Exercise prompt | Copy every entry below word for word, keeping each number, bracket and punctuation mark unchanged.

(Saved entries)
--------------------
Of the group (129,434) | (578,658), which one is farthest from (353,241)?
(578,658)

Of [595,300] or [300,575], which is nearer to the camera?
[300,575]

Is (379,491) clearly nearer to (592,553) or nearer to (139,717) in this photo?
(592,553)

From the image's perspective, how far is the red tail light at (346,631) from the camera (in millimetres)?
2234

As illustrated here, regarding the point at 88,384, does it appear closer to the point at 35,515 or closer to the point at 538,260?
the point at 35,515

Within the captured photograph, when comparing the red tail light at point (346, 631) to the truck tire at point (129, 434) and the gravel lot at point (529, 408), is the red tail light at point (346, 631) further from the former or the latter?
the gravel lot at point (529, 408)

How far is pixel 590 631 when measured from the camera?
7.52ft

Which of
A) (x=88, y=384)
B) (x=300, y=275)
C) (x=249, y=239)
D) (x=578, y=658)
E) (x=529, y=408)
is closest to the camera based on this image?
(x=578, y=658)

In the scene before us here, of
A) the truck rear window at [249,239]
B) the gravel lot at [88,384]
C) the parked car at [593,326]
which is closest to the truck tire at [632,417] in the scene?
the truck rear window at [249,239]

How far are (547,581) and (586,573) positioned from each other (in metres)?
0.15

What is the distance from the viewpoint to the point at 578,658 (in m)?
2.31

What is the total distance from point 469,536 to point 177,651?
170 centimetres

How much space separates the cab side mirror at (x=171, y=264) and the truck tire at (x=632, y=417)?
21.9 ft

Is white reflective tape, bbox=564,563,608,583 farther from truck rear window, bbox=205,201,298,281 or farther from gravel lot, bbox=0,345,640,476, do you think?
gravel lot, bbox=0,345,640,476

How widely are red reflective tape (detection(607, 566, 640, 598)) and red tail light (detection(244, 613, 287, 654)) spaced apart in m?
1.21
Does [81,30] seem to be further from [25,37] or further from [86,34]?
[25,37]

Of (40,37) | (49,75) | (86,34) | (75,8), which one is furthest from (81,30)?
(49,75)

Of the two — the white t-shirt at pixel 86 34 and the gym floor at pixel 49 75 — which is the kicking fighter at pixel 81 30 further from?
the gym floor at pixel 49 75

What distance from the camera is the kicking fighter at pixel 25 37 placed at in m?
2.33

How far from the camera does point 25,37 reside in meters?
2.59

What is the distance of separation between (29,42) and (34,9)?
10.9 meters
--------------------
Right answer |
Of the group (129,434) | (578,658), which one is farthest from (353,241)?
(578,658)

Of [595,300] or [300,575], which is nearer to the camera?
[300,575]

Is (379,491) clearly nearer to (592,553) or nearer to (139,717) in this photo?
(592,553)

From the image's perspective, how far is the red tail light at (346,631) from the camera (in millimetres)?
2234

As illustrated here, regarding the point at 88,384, does it appear closer to the point at 35,515 or closer to the point at 538,260?
the point at 35,515

Within the captured photograph, when comparing the red tail light at point (346, 631) to the truck tire at point (129, 434) and the gravel lot at point (529, 408), is the red tail light at point (346, 631) further from the former or the latter?
the gravel lot at point (529, 408)

How far is pixel 590 631 when measured from the camera?
7.52ft

Which of
A) (x=88, y=384)
B) (x=300, y=275)
C) (x=249, y=239)
D) (x=578, y=658)
E) (x=529, y=408)
is closest to the camera based on this image?
(x=578, y=658)

In the scene before us here, of
A) the truck rear window at [249,239]
B) the gravel lot at [88,384]
C) the parked car at [593,326]
which is closest to the truck tire at [632,417] in the scene?
the truck rear window at [249,239]

How far are (547,581) and (586,573) positioned from each other (in metres)?
0.15

What is the distance from the viewpoint to the point at 578,658 (in m)?
2.31

What is the total distance from point 469,536 to point 177,651?
170 centimetres

How much space separates the cab side mirror at (x=171, y=264) and the truck tire at (x=632, y=417)?
21.9 ft

Is white reflective tape, bbox=564,563,608,583 farther from truck rear window, bbox=205,201,298,281 or farther from gravel lot, bbox=0,345,640,476, do you think?
gravel lot, bbox=0,345,640,476

How widely are red reflective tape (detection(607, 566, 640, 598)) and red tail light (detection(244, 613, 287, 654)) spaced apart in m?
1.21
Does [81,30] seem to be further from [25,37] or further from [86,34]?
[25,37]

Of (40,37) | (49,75) | (86,34) | (75,8), which one is furthest from (81,30)?
(49,75)

Of the two — the white t-shirt at pixel 86 34 and the gym floor at pixel 49 75 — which is the kicking fighter at pixel 81 30 further from?
the gym floor at pixel 49 75

What distance from the camera is the kicking fighter at pixel 25 37 placed at in m?
2.33

How far from the camera does point 25,37 reside in meters?
2.59

What is the distance of separation between (29,42) and (34,9)?
10.9 meters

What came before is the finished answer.